My offer is always open for you―

Seringai timbul di bibir Ken sebelum memotong perkataan Arian, “Iris’s offer, Ar.”

I’m Iris.”

Seembus napas panjang terdengar menderu dari Ken. Iris, sebuah organisasi Internasional—gabungan dari ilmuwan East dan West yang bertujuan untuk melestarikan kehidupan manusia di jagad raya, mengkoloni planet baru, menumbuhkan hutan di planet lain, dan berusaha menjangkau tiap jengkal semesta. Arian menyesap kopinya, matanya menerawang menembus pucuk-pucuk agathis yang ditepuk angin.

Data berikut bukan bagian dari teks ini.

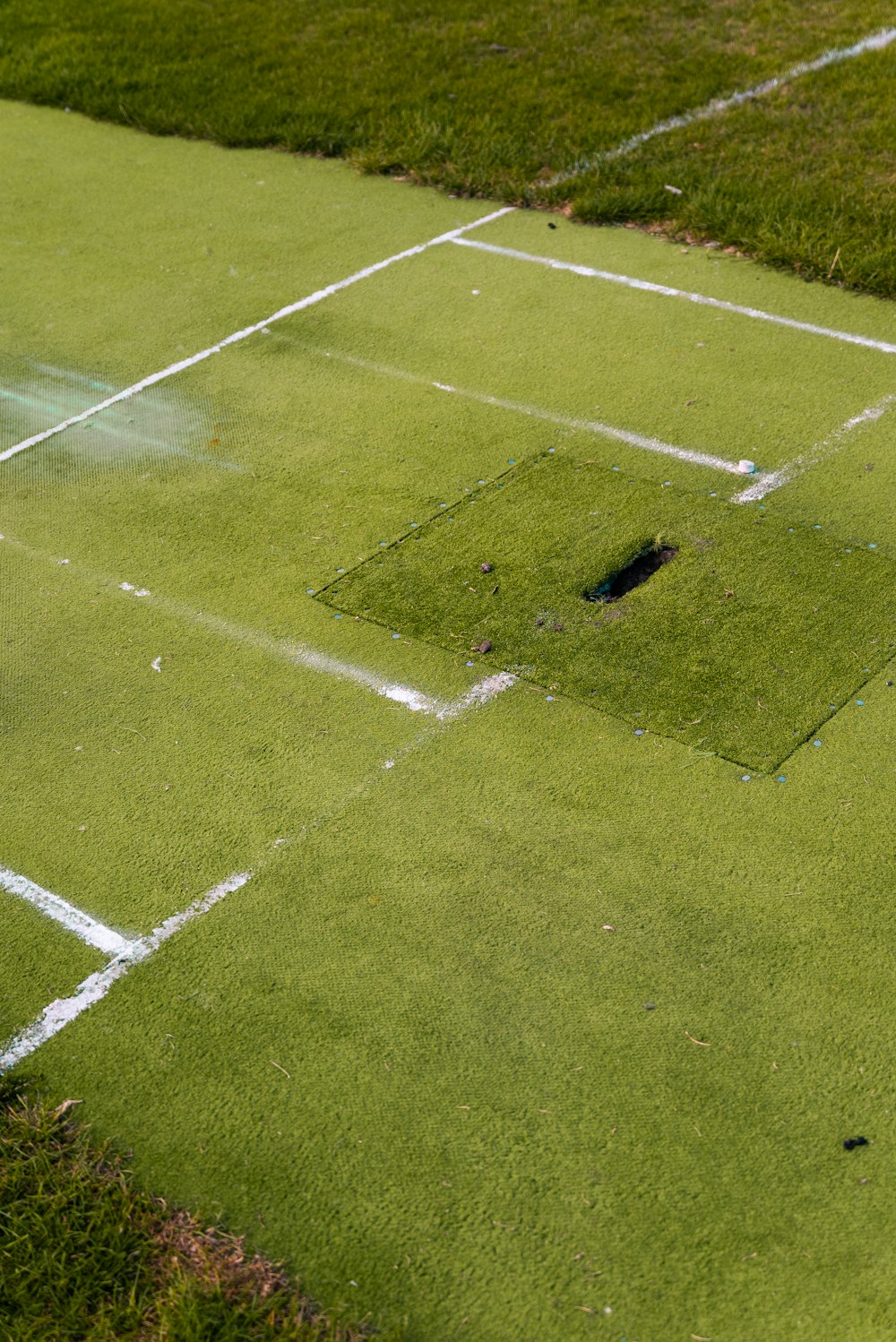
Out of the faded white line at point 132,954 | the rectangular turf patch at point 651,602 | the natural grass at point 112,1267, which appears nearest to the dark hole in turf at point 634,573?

Aku tahu tentang Iris karena aku sering ikut curi baca e-newspaper yang sedang dibaca Ken pagi begini biasanya. Ken dan Arian direkrut oleh Iris sejak umur keduanya 14 tahun. Tapi ternyata Iris bermaksud mengambil alih hutan tempat mereka tinggal. Ken pun keluar begitu saja dari Iris setelah sepuluh tahun bekerja di sana, melarikan diri. Membuat kloning atas dirinya sendiri dan membunuhnya, lalu menyembunyikan hutan ini di balik sebuah sistem hologram canggih yang sekaligus berfungsi sebagai shelter—tak bisa diendus satelit, semua jenis gelombang tertolak dan dari luar hanya terlihat sebagai tanah tandus hasil terbakar. Hanya Arian yang tahu.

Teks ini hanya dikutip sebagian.